*SUPPLIED INFORMATION*:
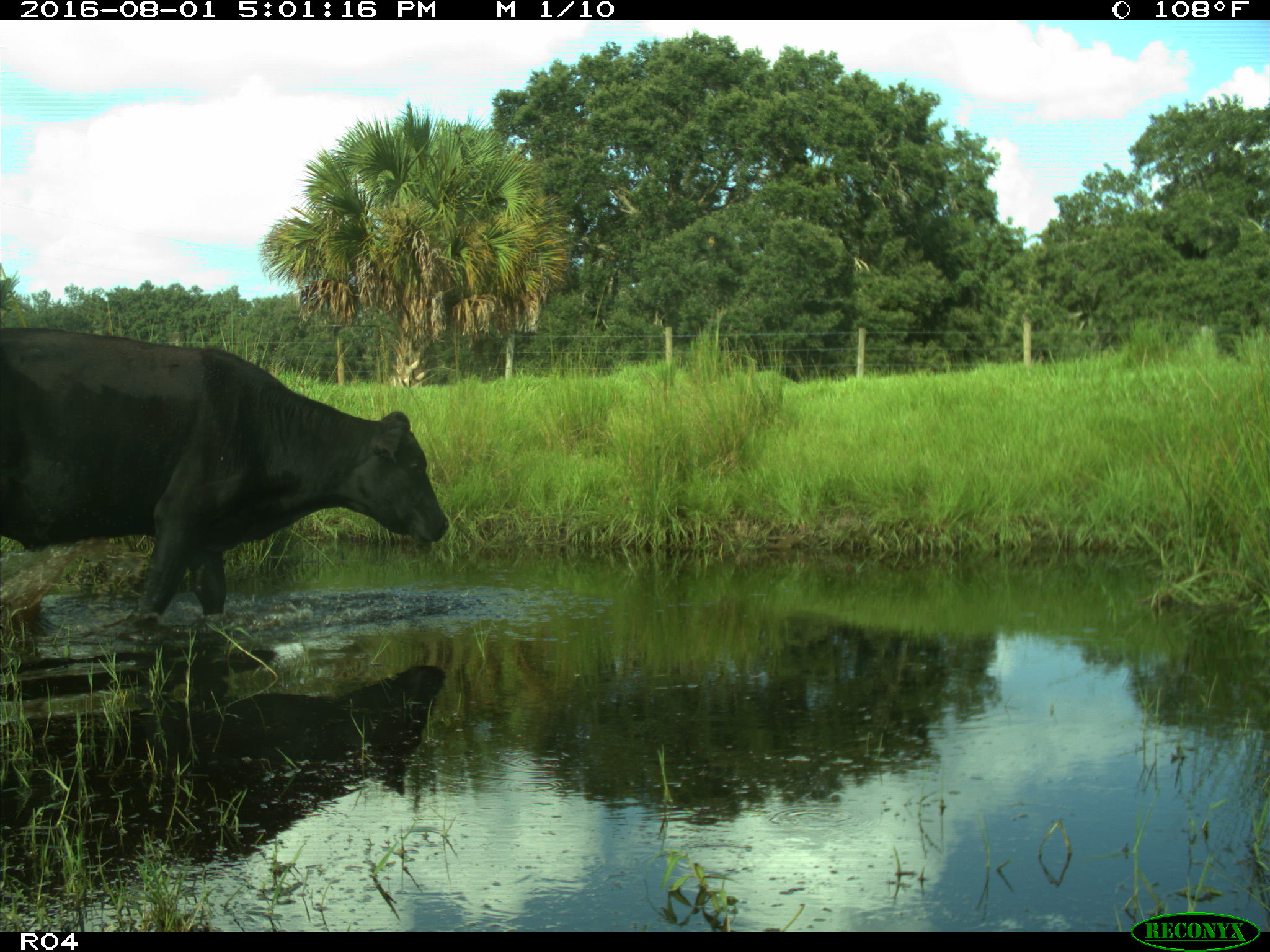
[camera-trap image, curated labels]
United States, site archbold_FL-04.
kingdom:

*PROMPT*: The data must be reproduced exactly, and no picture may appear in the copy.

*RESULT OF THIS EXERCISE*:
[camera-trap image, curated labels]
United States, site archbold_FL-04.
kingdom:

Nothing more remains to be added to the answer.